═══ STORED RECORDS

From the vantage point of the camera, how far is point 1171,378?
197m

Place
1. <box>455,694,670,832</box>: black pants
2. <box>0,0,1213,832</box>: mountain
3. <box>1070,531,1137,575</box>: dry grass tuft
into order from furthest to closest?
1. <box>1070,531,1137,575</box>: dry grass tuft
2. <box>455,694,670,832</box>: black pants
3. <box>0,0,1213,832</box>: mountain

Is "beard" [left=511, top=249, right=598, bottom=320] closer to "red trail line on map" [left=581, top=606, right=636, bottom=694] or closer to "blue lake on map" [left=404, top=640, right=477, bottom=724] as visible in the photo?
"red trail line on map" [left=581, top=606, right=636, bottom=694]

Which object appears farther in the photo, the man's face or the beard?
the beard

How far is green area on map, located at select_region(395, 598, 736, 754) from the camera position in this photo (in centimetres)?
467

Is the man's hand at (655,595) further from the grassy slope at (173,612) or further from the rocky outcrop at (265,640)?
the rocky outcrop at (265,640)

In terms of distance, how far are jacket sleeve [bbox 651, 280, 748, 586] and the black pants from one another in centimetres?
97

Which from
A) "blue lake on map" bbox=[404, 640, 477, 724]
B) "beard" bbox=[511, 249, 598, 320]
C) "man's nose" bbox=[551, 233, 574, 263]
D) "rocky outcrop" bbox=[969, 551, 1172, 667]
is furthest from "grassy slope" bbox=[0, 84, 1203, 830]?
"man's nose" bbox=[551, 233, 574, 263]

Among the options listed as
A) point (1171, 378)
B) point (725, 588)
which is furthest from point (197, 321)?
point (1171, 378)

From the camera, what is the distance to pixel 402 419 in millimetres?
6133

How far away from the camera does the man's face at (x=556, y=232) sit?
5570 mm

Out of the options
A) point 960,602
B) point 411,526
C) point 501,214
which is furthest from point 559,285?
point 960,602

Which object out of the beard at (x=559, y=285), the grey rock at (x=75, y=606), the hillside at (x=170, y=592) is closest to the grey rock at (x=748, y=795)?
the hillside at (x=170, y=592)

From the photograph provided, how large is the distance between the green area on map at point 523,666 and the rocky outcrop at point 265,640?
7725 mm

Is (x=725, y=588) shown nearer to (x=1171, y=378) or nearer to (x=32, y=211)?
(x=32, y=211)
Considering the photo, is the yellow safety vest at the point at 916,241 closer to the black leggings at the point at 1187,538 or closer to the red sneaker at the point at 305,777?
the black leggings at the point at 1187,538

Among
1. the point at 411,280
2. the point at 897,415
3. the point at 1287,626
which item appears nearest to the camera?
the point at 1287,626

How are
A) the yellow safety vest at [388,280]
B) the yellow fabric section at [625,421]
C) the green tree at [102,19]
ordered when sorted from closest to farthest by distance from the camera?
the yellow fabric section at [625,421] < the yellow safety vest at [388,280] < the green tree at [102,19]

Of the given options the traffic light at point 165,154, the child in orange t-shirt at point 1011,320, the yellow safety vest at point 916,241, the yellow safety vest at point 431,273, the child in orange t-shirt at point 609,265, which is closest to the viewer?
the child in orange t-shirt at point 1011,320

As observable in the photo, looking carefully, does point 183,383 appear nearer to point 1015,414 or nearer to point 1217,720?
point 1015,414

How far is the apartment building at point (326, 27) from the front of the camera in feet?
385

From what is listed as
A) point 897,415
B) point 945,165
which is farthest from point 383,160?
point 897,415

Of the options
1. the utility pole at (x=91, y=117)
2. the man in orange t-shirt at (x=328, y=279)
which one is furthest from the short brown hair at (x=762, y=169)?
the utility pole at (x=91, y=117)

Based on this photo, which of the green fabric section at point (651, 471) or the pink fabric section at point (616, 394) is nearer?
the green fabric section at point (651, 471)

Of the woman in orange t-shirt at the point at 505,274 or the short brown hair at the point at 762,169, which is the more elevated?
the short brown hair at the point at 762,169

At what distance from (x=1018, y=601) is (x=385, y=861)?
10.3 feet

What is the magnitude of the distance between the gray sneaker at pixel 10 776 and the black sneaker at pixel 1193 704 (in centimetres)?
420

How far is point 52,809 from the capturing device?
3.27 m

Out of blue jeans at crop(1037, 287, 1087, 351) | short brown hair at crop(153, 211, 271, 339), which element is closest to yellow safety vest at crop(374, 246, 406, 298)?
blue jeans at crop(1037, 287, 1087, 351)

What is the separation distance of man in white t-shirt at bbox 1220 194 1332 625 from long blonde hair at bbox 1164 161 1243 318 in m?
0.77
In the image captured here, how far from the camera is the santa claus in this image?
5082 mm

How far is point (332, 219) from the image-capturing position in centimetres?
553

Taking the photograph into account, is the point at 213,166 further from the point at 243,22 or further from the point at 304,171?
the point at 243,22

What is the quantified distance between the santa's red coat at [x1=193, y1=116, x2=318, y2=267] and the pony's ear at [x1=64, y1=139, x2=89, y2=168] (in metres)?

══════

Reproduce each record shown above without altering a single word.

→ **RIGHT ANSWER**:
From the vantage point of the camera, how far is point 1171,378?
197m

Place
1. <box>455,694,670,832</box>: black pants
2. <box>0,0,1213,832</box>: mountain
3. <box>1070,531,1137,575</box>: dry grass tuft
into order from furthest to closest?
1. <box>1070,531,1137,575</box>: dry grass tuft
2. <box>455,694,670,832</box>: black pants
3. <box>0,0,1213,832</box>: mountain

Is "beard" [left=511, top=249, right=598, bottom=320] closer to "red trail line on map" [left=581, top=606, right=636, bottom=694] or closer to "blue lake on map" [left=404, top=640, right=477, bottom=724] as visible in the photo?
"red trail line on map" [left=581, top=606, right=636, bottom=694]

Which object appears farther in the photo, the man's face or the beard?
the beard

How far is green area on map, located at select_region(395, 598, 736, 754) from the camera position in this photo (in centimetres)?
467

Is the man's hand at (655,595) further from the grassy slope at (173,612) or further from the rocky outcrop at (265,640)?
the rocky outcrop at (265,640)

In terms of distance, how far are jacket sleeve [bbox 651, 280, 748, 586] and the black pants from one another in centimetres?
97

Which from
A) "blue lake on map" bbox=[404, 640, 477, 724]
B) "beard" bbox=[511, 249, 598, 320]
C) "man's nose" bbox=[551, 233, 574, 263]
D) "rocky outcrop" bbox=[969, 551, 1172, 667]
is furthest from "grassy slope" bbox=[0, 84, 1203, 830]?
"man's nose" bbox=[551, 233, 574, 263]

Among the options listed as
A) point (1171, 378)
B) point (725, 588)
which is furthest from point (197, 321)?
point (1171, 378)

From the camera, what is the distance to pixel 402 419 in millimetres?
6133

How far away from the camera does the man's face at (x=556, y=232) sit?
5570 mm

Out of the options
A) point 960,602
B) point 411,526
C) point 501,214
which is furthest from point 559,285?
point 960,602

Which object out of the beard at (x=559, y=285), the grey rock at (x=75, y=606), the hillside at (x=170, y=592) is closest to the grey rock at (x=748, y=795)?
the hillside at (x=170, y=592)

From the photograph provided, how large is the distance between the green area on map at point 523,666 and the rocky outcrop at point 265,640?
7725 mm

Is (x=725, y=588) shown nearer to (x=1171, y=378) or nearer to (x=32, y=211)?
(x=32, y=211)
Considering the photo, is the yellow safety vest at the point at 916,241 closer to the black leggings at the point at 1187,538 or closer to the red sneaker at the point at 305,777?
the black leggings at the point at 1187,538

Among
1. the point at 411,280
2. the point at 897,415
3. the point at 1287,626
which item appears nearest to the camera?
the point at 1287,626

How are
A) the yellow safety vest at [388,280]
B) the yellow fabric section at [625,421]
C) the green tree at [102,19]
ordered when sorted from closest to farthest by distance from the camera?
the yellow fabric section at [625,421] < the yellow safety vest at [388,280] < the green tree at [102,19]

Of the given options the traffic light at point 165,154, the child in orange t-shirt at point 1011,320, the yellow safety vest at point 916,241, the yellow safety vest at point 431,273, the child in orange t-shirt at point 609,265, which is closest to the viewer?
the child in orange t-shirt at point 1011,320

As observable in the photo, looking carefully, does point 183,383 appear nearer to point 1015,414 or nearer to point 1217,720?
point 1015,414

How far is the apartment building at point (326, 27) from the front of the camera in feet?
385

From what is listed as
A) point 897,415
B) point 945,165
which is farthest from point 383,160?
point 897,415

Of the options
1. the utility pole at (x=91, y=117)
2. the man in orange t-shirt at (x=328, y=279)
which one is furthest from the short brown hair at (x=762, y=169)?
the utility pole at (x=91, y=117)

Based on this photo, which of the green fabric section at point (651, 471) or the pink fabric section at point (616, 394) is nearer?
the green fabric section at point (651, 471)

Of the woman in orange t-shirt at the point at 505,274 or the short brown hair at the point at 762,169, which is the more elevated?
the short brown hair at the point at 762,169

At what distance from (x=1018, y=601) is (x=385, y=861)?
10.3 feet

What is the magnitude of the distance between the gray sneaker at pixel 10 776 and the black sneaker at pixel 1193 704 (in centimetres)?
420

How far is point 52,809 from the capturing device?
3.27 m

Out of blue jeans at crop(1037, 287, 1087, 351) | short brown hair at crop(153, 211, 271, 339), which element is closest to yellow safety vest at crop(374, 246, 406, 298)?
blue jeans at crop(1037, 287, 1087, 351)

What is the separation distance of man in white t-shirt at bbox 1220 194 1332 625 from long blonde hair at bbox 1164 161 1243 318 in m?
0.77
In the image captured here, how far from the camera is the santa claus in this image?
5082 mm

How far is point (332, 219) from the image-capturing position in centimetres?
553

Taking the photograph into account, is the point at 213,166 further from the point at 243,22 or further from the point at 304,171?
the point at 243,22

What is the quantified distance between the santa's red coat at [x1=193, y1=116, x2=318, y2=267] and the pony's ear at [x1=64, y1=139, x2=89, y2=168] (in metres)?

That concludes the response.